Mollie Benjamin gives advice for parents and teachers who are looking out for a child or young person with an acquired brain injury.
Education is a huge part of any child’s life. From nursery to further education, schooling gives children and young people the opportunity to thrive, learn life skills and develop their personalities as they grow into young adults. Having a brain injury can pose different challenges throughout a child’s education. However, with the correct input and support, education should provide the same opportunities for those with acquired brain injuries to meet their potential and to flourish throughout their schooling. As a senior solicitor in the Child Brain Injury team at Bolt Burdon Kemp, I act for children who have sustained brain injuries as a result of clinical negligence and accidents. Every day I see how important it is for our clients to access the correct support during their education. Unfortunately, navigating the education system can be a long and complicated journey for both the child and their family.
Navigating the education system
There are multiple things parents may want to think about to make the process of navigating the education system more manageable. Consider your child’s education needs early and plan ahead. The process of putting in place support for children with brain injuries can begin before the Reception year.
Request an Education and Health Care Plan (‘EHCP’) assessment from the Local Authority. Most specialist provisions within a mainstream school cannot be accessed without an EHCP. To obtain an EHCP, a child must have proven Special Educational Needs or ‘SEN’. In my experience, most children with an acquired brain injury will have SEN, however subtle those needs may be.
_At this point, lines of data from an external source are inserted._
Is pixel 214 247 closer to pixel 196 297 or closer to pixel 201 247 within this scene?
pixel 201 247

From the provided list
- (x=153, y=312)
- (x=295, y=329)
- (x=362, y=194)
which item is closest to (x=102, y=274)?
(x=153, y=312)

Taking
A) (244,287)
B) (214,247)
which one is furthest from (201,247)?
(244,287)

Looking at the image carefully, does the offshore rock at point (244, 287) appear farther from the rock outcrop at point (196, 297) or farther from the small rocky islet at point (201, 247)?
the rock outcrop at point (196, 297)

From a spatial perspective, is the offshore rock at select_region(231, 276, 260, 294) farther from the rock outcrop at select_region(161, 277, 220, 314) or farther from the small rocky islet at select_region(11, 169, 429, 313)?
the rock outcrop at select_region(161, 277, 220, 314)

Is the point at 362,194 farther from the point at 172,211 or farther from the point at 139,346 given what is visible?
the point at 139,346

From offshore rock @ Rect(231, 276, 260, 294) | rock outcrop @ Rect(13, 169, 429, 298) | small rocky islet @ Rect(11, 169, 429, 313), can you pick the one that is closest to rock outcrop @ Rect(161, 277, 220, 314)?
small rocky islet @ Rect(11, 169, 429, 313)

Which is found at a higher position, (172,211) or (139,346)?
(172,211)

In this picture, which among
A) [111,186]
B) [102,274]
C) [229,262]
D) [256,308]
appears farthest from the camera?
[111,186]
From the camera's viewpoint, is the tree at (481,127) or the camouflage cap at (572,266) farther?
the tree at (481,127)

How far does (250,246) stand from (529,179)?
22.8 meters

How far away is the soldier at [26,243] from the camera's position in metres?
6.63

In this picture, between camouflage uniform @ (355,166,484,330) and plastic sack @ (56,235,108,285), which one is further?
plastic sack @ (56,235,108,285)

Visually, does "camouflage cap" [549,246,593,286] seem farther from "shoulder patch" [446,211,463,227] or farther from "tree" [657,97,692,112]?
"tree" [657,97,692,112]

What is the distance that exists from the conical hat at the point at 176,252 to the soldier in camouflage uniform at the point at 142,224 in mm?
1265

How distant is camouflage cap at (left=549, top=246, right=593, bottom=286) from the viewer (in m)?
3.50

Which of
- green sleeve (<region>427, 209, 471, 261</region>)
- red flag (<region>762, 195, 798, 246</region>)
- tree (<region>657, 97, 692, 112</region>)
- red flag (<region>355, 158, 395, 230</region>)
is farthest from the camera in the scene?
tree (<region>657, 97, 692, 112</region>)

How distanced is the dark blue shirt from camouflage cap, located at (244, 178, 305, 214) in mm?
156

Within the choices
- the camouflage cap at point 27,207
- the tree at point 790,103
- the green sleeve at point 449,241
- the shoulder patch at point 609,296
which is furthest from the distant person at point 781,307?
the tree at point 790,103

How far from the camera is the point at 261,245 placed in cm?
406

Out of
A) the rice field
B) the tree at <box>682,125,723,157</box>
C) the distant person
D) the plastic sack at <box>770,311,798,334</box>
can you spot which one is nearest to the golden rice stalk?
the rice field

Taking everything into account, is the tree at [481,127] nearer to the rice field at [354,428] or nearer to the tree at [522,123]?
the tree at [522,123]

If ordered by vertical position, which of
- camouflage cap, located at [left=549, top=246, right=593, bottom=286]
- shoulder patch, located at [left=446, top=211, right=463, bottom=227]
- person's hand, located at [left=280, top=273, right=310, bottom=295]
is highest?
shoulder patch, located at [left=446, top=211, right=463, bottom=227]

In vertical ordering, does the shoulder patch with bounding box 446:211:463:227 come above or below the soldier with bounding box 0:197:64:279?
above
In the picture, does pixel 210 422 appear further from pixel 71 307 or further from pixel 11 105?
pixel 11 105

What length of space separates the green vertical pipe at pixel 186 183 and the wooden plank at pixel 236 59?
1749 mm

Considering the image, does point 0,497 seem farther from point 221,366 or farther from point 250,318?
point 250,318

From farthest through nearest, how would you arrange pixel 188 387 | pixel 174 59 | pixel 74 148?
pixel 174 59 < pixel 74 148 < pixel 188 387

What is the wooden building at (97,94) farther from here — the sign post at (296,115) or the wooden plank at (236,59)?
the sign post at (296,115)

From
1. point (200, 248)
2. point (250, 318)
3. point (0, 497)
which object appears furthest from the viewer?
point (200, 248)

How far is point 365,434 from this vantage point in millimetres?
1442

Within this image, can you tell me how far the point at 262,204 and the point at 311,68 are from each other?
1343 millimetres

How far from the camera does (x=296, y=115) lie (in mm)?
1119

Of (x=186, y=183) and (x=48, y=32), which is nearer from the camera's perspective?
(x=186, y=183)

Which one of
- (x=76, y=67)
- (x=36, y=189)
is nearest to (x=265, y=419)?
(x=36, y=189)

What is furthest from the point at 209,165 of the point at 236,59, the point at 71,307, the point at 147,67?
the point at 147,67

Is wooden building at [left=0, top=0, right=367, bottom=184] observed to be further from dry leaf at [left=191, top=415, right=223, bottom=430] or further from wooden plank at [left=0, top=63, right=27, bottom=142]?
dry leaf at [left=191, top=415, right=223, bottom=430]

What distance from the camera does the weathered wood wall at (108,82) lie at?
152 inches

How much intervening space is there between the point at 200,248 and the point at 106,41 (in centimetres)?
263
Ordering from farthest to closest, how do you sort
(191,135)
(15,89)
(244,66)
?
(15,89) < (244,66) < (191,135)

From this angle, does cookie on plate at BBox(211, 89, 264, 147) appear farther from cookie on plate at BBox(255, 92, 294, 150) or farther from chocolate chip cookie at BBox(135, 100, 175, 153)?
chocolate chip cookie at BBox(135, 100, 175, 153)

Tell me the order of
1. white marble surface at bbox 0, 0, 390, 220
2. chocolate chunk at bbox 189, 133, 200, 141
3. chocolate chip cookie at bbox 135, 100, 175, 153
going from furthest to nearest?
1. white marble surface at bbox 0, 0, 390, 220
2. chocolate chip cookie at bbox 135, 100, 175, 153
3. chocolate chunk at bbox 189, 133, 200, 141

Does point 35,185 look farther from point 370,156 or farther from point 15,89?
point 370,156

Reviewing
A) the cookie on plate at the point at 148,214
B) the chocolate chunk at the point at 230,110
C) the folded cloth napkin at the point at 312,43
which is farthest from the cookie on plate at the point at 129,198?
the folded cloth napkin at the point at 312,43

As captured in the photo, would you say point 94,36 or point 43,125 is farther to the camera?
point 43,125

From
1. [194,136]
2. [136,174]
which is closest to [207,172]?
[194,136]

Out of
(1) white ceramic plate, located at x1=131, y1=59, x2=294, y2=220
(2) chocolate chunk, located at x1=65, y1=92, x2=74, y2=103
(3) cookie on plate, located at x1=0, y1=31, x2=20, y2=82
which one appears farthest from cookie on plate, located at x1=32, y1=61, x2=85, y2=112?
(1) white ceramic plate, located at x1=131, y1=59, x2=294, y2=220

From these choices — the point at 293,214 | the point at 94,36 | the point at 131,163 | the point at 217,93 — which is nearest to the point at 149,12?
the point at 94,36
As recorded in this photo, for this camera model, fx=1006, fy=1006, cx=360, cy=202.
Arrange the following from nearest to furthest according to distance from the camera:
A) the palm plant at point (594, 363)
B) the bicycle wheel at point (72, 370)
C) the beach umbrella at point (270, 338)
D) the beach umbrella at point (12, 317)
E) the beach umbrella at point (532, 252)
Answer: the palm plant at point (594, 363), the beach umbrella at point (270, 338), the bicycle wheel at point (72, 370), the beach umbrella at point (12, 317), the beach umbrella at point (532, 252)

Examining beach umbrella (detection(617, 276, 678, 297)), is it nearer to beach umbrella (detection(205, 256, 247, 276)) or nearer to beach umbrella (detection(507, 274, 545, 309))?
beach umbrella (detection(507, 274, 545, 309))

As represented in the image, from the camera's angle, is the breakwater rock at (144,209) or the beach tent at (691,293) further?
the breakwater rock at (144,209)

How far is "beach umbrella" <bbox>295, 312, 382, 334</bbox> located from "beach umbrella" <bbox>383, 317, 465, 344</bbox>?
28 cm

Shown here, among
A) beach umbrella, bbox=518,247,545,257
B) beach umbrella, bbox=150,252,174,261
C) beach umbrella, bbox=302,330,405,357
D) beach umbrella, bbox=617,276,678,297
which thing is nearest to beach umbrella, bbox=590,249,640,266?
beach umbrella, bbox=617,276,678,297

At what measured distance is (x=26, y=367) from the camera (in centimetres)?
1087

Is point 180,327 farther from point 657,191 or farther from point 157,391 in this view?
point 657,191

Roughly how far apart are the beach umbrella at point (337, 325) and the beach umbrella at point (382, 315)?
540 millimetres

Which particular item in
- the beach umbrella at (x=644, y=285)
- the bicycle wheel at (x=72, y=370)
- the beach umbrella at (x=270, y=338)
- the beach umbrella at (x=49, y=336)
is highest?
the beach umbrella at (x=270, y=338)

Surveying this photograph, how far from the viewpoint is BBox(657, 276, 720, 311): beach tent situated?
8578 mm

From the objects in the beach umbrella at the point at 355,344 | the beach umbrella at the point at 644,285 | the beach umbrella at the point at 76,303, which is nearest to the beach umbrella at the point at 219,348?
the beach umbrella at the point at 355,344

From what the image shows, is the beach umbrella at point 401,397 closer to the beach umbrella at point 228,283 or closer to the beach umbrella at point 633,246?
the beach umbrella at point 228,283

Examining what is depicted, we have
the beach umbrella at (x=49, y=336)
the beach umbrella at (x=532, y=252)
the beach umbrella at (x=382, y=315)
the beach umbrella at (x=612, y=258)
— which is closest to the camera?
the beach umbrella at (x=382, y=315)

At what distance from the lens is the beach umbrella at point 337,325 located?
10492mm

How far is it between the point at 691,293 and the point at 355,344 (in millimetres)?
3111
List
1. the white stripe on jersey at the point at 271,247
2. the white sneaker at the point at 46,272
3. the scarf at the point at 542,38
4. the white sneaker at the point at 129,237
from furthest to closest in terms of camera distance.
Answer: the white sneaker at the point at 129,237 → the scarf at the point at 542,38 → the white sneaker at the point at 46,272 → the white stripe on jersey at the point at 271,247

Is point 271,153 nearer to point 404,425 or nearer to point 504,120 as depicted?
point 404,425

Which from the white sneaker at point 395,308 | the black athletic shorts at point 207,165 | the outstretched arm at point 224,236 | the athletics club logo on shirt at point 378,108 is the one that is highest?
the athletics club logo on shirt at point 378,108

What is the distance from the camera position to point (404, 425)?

If your child has a brain injury, you should seek advice on applying for an EHCP. Speak to the school’s Special Educational Needs Co-Ordinator (SENCO) or contact a specialist organisation for free support. IPSEA, SENDIASS and Contact all offer educational support services to parents struggling to secure support in school.
Gather evidence of your child’s special needs in good time for EHCP assessments, preferably 18-24 months in advance of key transitional periods such as moving to senior school. Arrange assessments with professionals as soon as possible and gather any relevant medical, treatment and educational records together for the professionals to review. Consider alternative sources of evidence that demonstrate your child’s needs such as a diary, video footage or accounts from other people who know your child and their needs.
If financially possible, consider obtaining private professional reports to inform the EHCP assessment or annual reviews. Depending on your child’s needs, reports from an educational psychologist, a speech & language therapist, occupational therapist and/or physiotherapist could be invaluable. Whilst the Local Authority will obtain professional input during the process, limited resources and time can result in reports that are less thorough.
Do not be afraid of challenging the Local Authority’s decision if they refuse to assess your child for an EHCP or if the Plan is issued but is not sufficient to meet your child’s needs. This may involve mediation or require an appeal to the SEND Tribunal (SENDist). Whilst many parents may consider the prospect daunting, they should take heart from the fact that, although disputes heard by the SENDist have more than doubled since 2015, last year 92% of the appeals were found in favour of the child or young person. Legal representation in the SENDist is preferable but not essential. Parents should contact solicitors to explore this option.
How can teachers help?
Teachers play a vital role in ensuring that a child is receiving the support they need both in and out of the classroom. Set out below are some general practical tips for teachers working with children with brain injuries.
Be willing and open to adapt to a child’s particular needs. Brain injuries can manifest in a wide range of difficulties, such as sensory needs, concentration constraints, behavioural issues, speech and language difficulties, physical needs or other difficulties. Sometimes just a small change to an activity or piece of work will mean that a child can meaningfully engage. Lessons, materials and the curriculum need to be appropriately differentiated for each child to ensure that they will be supported not only in academic work but also in their social interactions with their peers and teachers. This may require a creative approach, for example featuring the child’s particular interest that week or month in the activity or task you want the child to complete!
Be proactive. Think ahead to any challenges that a child may face in the future and anticipate how their needs will change so that putting support in place is not a reactive process. This can avoid unnecessary distress to children with brain injuries and their families.
Work with treating therapists to ensure staff have a good understanding of the child’s condition, their strengths and what they find challenging. Therapists can often advise on learning techniques specific to each child that may be incorporated easily into the classroom. Attending multi-disciplinary team meetings is a great way to stay up to date.
Communication is key! Keep lines of communication between teachers, staff, and parents open. There may be activities or interests that a child enjoys at home that could easily be used to further their skills at school. Equally, there may be something going on at home that is affecting the child’s ability to concentrate. An open line of communication between home and school is essential to securing a consistent approach to a child’s learning at home and at school. Schedule a regular time to discuss any changes, concerns or achievements.
With forward planning, good evidence and open minds, parents, schools and local authorities can work together to achieve the common goal of ensuring children with acquired brain injury access the support they need to thrive in school and leave education having benefited from a system which supports them in reaching their potential.